I was getting ready to go out the other evening, and I went into my daughter’s room to use her mirror. Karlie has what is lovingly referred to as, a skinny mirror. Hey, my thighs look pretty awesome in these pants, and that belly…well, sheesh, all those salads are working some magic.
I walk out of Karlie’s room with the confidence of a peacock. Hell yeah, I’ve got it going on today; let me just strut on out the door. And this radiance that emanates from the approval of my physical appearance creates my positive attitude, and spills over into my day.
Now, when I really want to torture myself, I leave Karlie’s room and I go into Luke’s room. Luke has what I cringingly refer to as, a chubby mirror. I go in there when I want to keep it real. Yikes! Thighs anyone? I don’t saunter out of his room like a peacock, but more like a timid mouse, trying to make myself smaller and unseen. Based on the mirror’s image, I do not exude confidence, and as a result, no positive attitude spilling over into my day.
It’s like my own little Jekyl and Hide battle, and quite frankly, it’s not fun. In fact, it’s just down right stupid. I had a great realization as I was scooting between rooms the other day, and here is the reality check.
Though I looked in two different mirrors, and saw two different images, my body never changed. I did not magically lose 5 pounds as I jogged from Luke’s room to Karlie’s and I didn’t gain that same five by walking over to Luke’s. Nothing changed. My perception was different, my thoughts were disparate, but my reality was the same.
The only thing that shifted was my thoughts, and what I said to myself.
This in turn, determined how I felt about myself, and that impacted my outlook upon my day, and ultimately, my behavior. The choices we make are based on the thoughts we have.
When I look good, I feel good. I smile at people on the street, and I make better choices for my mind, body, family…you get the gist. Yet, the actual image of myself didn’t really mean a thing. What was important was how I saw myself.
It all boils down to this. Everyday, I have a choice. I can choose to think about myself in a positive way, regardless of an image in the mirror that conforms to external expectations, and recognize myself for the spectacular human being that I am, cough cough…okay, recognize myself for a pretty cool person who’s making her way through life, loving and living. Or, I can choose to berate myself based on unwarranted expectations and old thought patterns.
As humans, we have that power. We have the power to decide what is important, and what is worthy, and speak to ourselves accordingly.

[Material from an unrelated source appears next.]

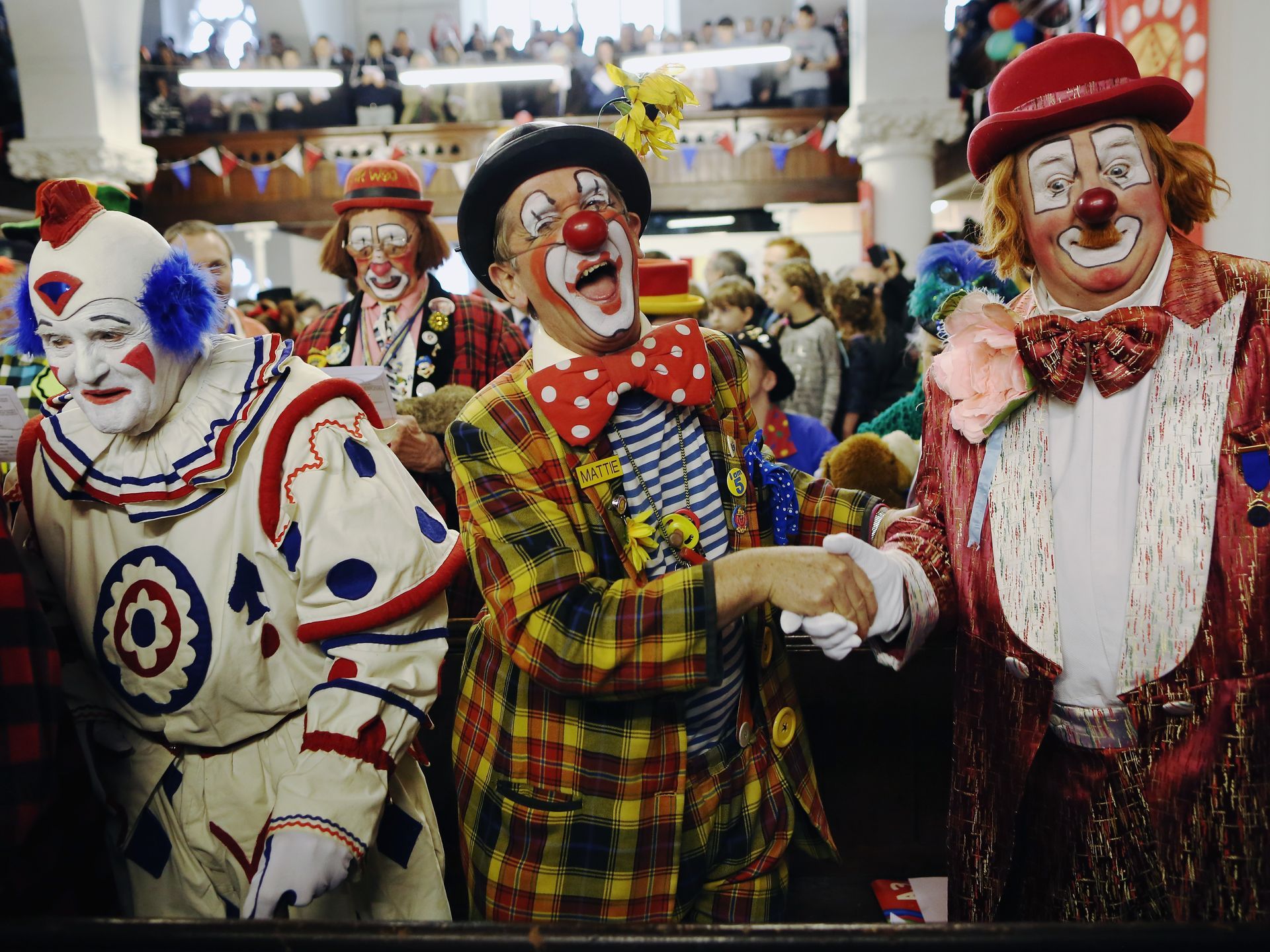 Концерт с клоунами, мороженое за счет школы и никаких цветов учителям: как празднуют 1 сентября в других странах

Now don’t get me wrong. I like looking good, feeling fit, and taking care of myself. That’s not the point here. The point is that taking care of myself should start with thinking and feeling positively about who I am, and creating constructive thoughts, in order feel good, make good choices and build the the life I want.
Now, I have a feeling that all my wonderful friends who read this blog are going to bolster me, and tell me, “Jenny you look great!” That’s why we are friends; we lift each other up and cheer each other on. But I would love it if there were no comments made about my physical appearance, no matter how supportive the statement. I want all my readers to see this post for what it truly is. It is a piece about our thoughts and choosing them wisely in order to impact our lives positively. And this pertains to all aspects of our life, not only our physical appearances.
Our thoughts are our greatest power, and we need to choose them wisely.
I won’t tell you whose mirror I used today, but I will say that I sauntered out of the room. Damn! How you doin’?